**Task description:** Below are records with pictures. Transcribe exactly, and only, the lines from the line with "1:1 TOP Quality" to the line with "Color Folk Floral", both ends included, but not the pictures.

**Exercise materials:**
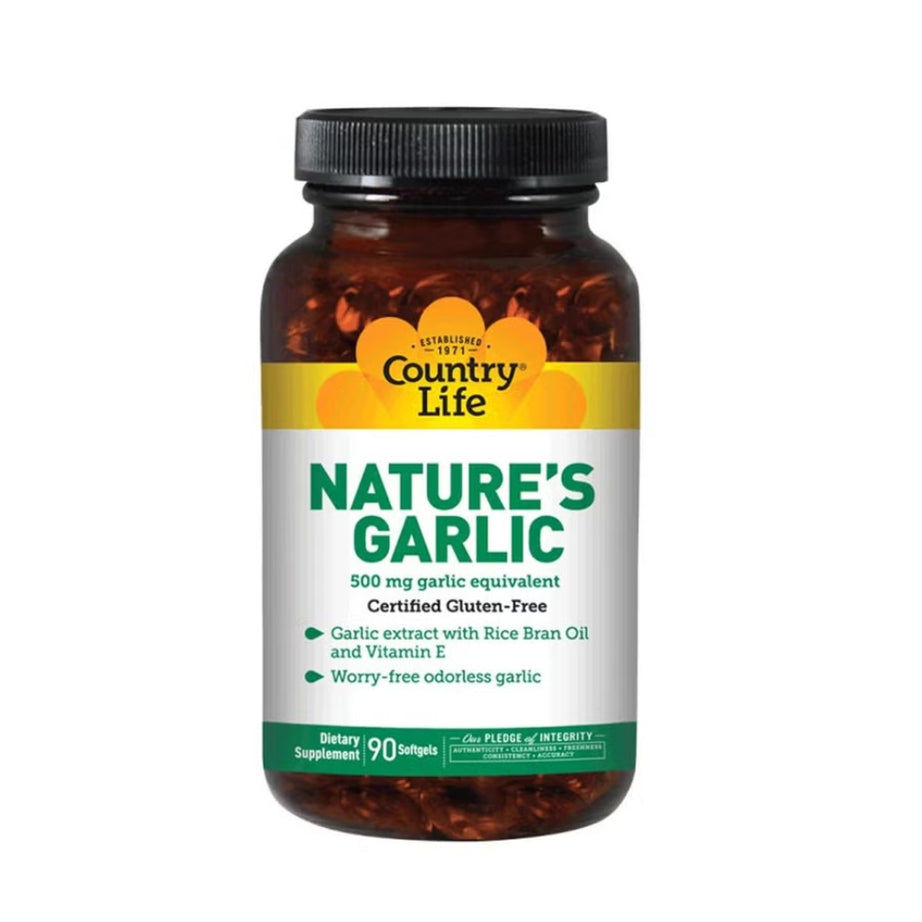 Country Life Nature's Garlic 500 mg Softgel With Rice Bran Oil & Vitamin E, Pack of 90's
---
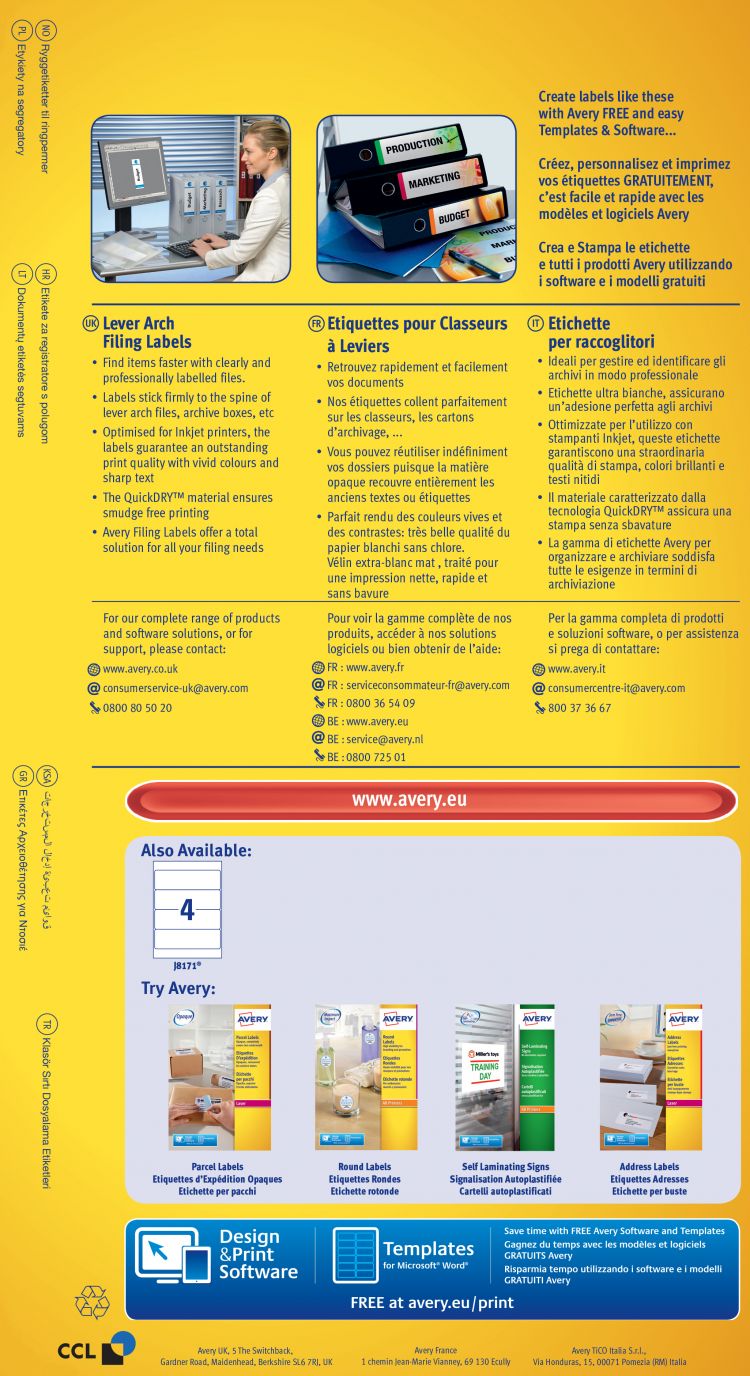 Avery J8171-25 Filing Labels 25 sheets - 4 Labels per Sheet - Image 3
==
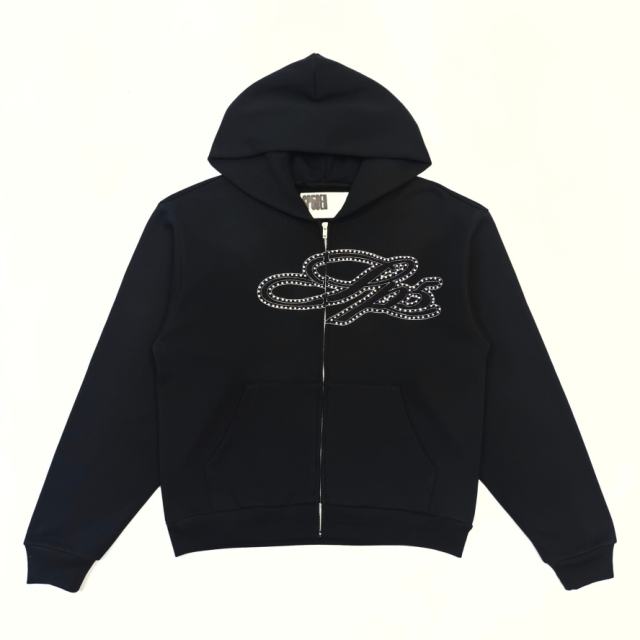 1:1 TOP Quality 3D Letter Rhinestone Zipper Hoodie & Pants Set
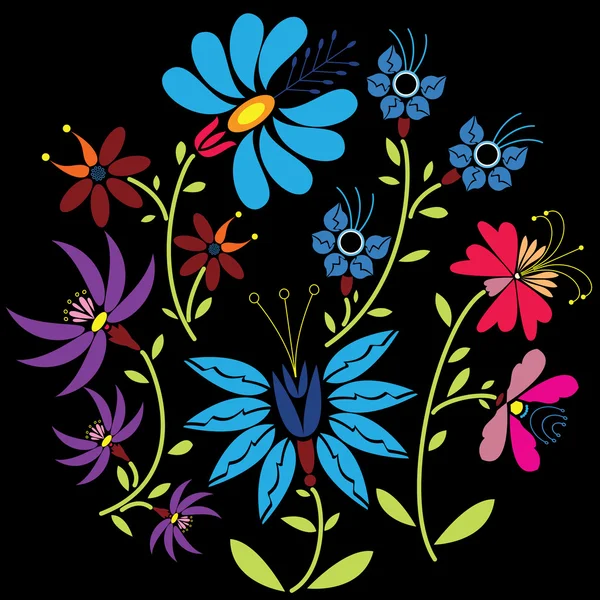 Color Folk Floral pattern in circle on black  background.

**Answer to the problem:**
 1:1 TOP Quality 3D Letter Rhinestone Zipper Hoodie & Pants Set
 Color Folk Floral pattern in circle on black  background.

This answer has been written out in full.